» **TASKS TO PERFORM**
1 – In the post about reading Middlemarch, rewrite the part that begins at "And, of course, my" and ends after "eyes and soul.", replacing "novelist" with "writer".
2 – In the post about reading Middlemarch, what university degree does the writer say they hold?

What I like best so far is that Lydgate has ambition and a desire to do real good in the world. I like this sense of purpose, a calling. Dorothea feels the same need for a calling, but she has few avenues open to her to even explore what it could be. I like this in these characters, I like that this book is about people wanting to be part of the world and affect it. It's refreshing, so either I have limited my own reading in the past while, or it's a subject that currently is only discussed in psychology and mental health books - that idea of real calling, not just money, but to do service, to explore and learn and give to the world. Maybe we have been guilty of limiting fulfilling a calling to ambition to stock markets and businesses, and we can see how well that is going these days. I have my university degree in English LIterature, which is of course the Arts, and if most of the Western governments had their way, the arts would not be offered at university any more. What would we do without a way to express our selves in the world? To reveal the world as it is, through film, drawing, or writing? If I cannot see through Eliot's eyes, or hear through Beethoven's or Mozart's, I am the poorer, and so are all of we. At least in my opinion! Imagining the world gives us all soul. To have a calling is to live with that soul. And already, in 1869, in Middlemarch, pursuing a dream is worked on by the world, so that it is the rare person who achieves anything like it:
"For in the multitude of middle-aged men who go about their vocations in a daily course determined for them much in the same way as the tie of their cravats, there is always a good number who once meant to shape their own deeds and alter the world a little. The story of their coming to be shapen after the average and fit to be packed by the gross, is hardly ever told even in their consciousness; for perhaps their ardour in generous unpaid toil cooled as imperceptibly as their ardour of other youthful loves, till one day their earlier self walked like a ghost in its old home and made the new furniture ghastly. Nothing in the world more subtle than the process of their gradual change!.....
"Lydgate did not mean to be one of those failures....
" p120
That is one of my favourite passages so far!

And, of course, my dream, my calling, has been to be a novelist, so even as I read Middlemarch, I am in awe at how easily she writes about each character and makes them individual. I know each of them a little by now, even though I am only a little way into the novel. This is a rich novel, music for my eyes and soul.

And a last thought: maybe the books that become classics are ones that we can feast on again and again, that we never tire of because they reveal us to ourselves, no matter where we live, nor at what year. This is not to say classics aren't being written now, though I often look at the books being published and wonder, what of any of these, will we be reading 100 years from now? What will matter? i don't come up with any real answers, as I'm hardly perfect at picking books for the general taste!! uh oh, I'm already sounding like a 19th century writer!!

Happy reading, everyone!

» **DATA SEGMENT**
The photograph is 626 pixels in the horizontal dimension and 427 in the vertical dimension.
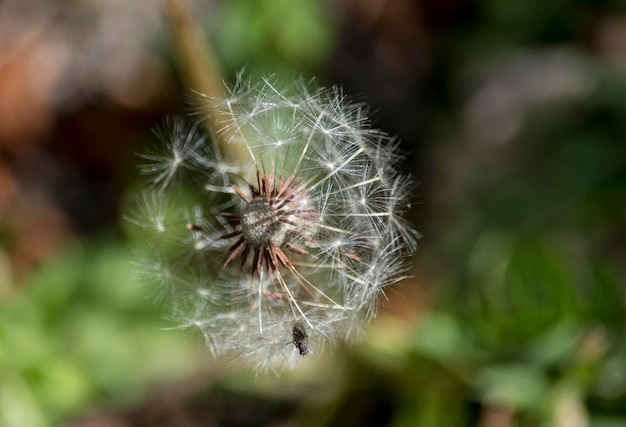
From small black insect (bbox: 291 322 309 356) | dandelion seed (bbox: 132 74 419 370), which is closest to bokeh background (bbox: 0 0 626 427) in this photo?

» **WORKED ANSWERS**
1 –
And, of course, my dream, my calling, has been to be a writer, so even as I read Middlemarch, I am in awe at how easily she writes about each character and makes them individual. I know each of them a little by now, even though I am only a little way into the novel. This is a rich novel, music for my eyes and soul.

2 – A degree in English Literature.